The ISSUES of aging receive a huge amount of attention from social workers, therapists, nurses, counselors and organizations whose existence depends on the fact that issues exist and demand attention. 

In my professional world attention is on unmet need, preventing injury, insulating against unhappiness, and providing for every circumstance.  The efforts are governed by regulation after regulation.  Each year there are more hoops to jump through and more rules to follow.

The riches of elderhood, the advantages and gifts are rarely showcased aside from the opportunities and activities designed for healthy elder bodies and minds who fit into the “box” of a younger professional generation’s design. 

There is something important missing. 

Dr.
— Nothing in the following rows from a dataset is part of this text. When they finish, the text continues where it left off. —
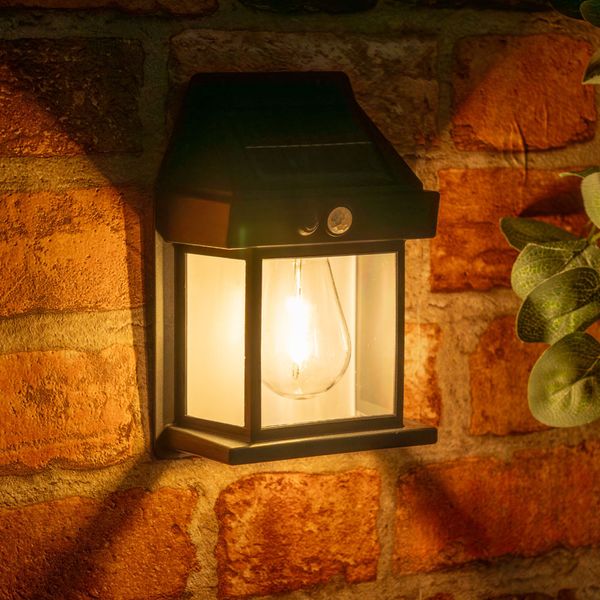 Bypass SOLAR INTERACTION WALL LAMP Solar Light Set  (Wall Mounted Pack of 1)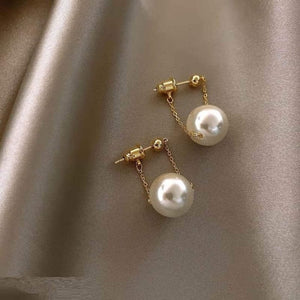 Pearl Drop Earrings - All-In-One Store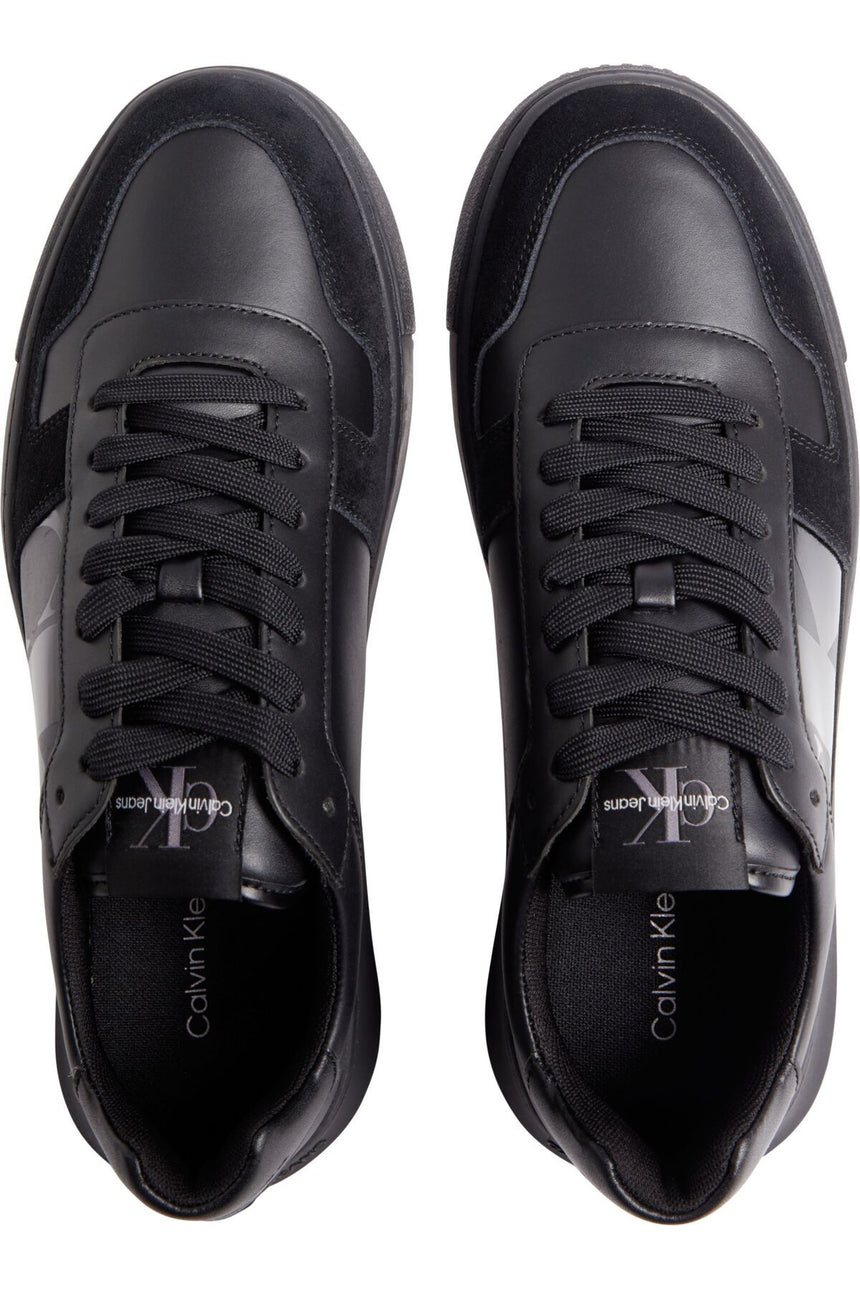 Calvin Klein Chunky Sole Erkek Sneaker Triple Black
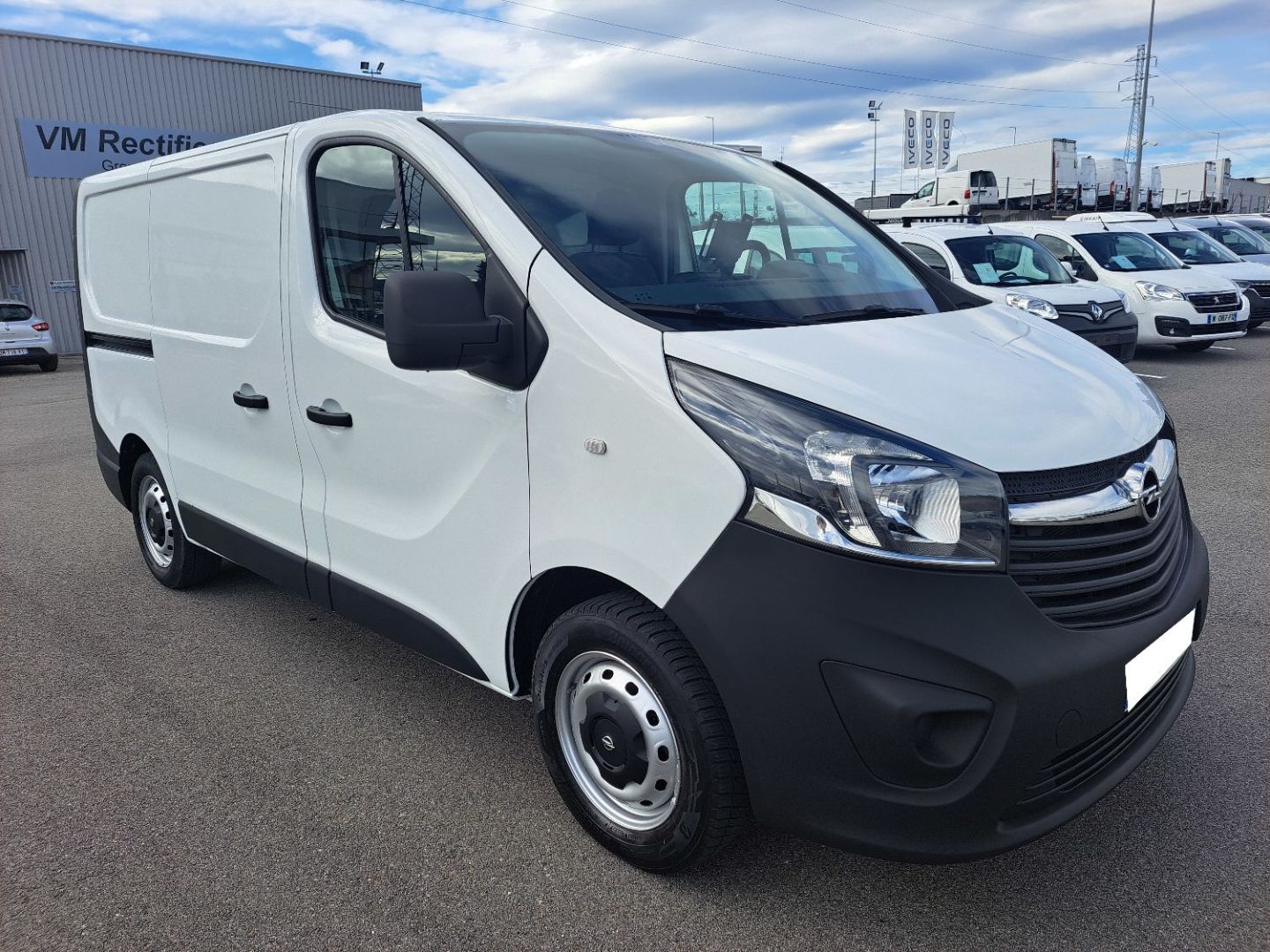 OPEL VIVARO FOURGON - L1H1 1.6 CDTI 95 (2019)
William Thomas’s book What Are Old People For?  grabs my attention,  for he is one of the comparatively few individuals who addresses clearly and unapologetically the blessings and advantages of growing into elderhood. 

I long for the day when growing older becomes accepted as a significant, meaningful and remarkable part of the lifespan; as significant as toddlerhood, the teen years, the time of marriage and raising families, the period of higher education and career development.

The time between 60 years old and 90+ (30 years!) are ours to be lived and shared and celebrated daily, not just on birthdays or anniversaries.  The day that we honor our own experience and wisdom and seek ways to share it with our families is the day we truly come into ourselves and begin living a life of legacy and significance.  

This is living.  This kind of living allows for the grace and wisdom to accept what cannot be changed  and be hopeful and purposeful about what changes are in our power to effect.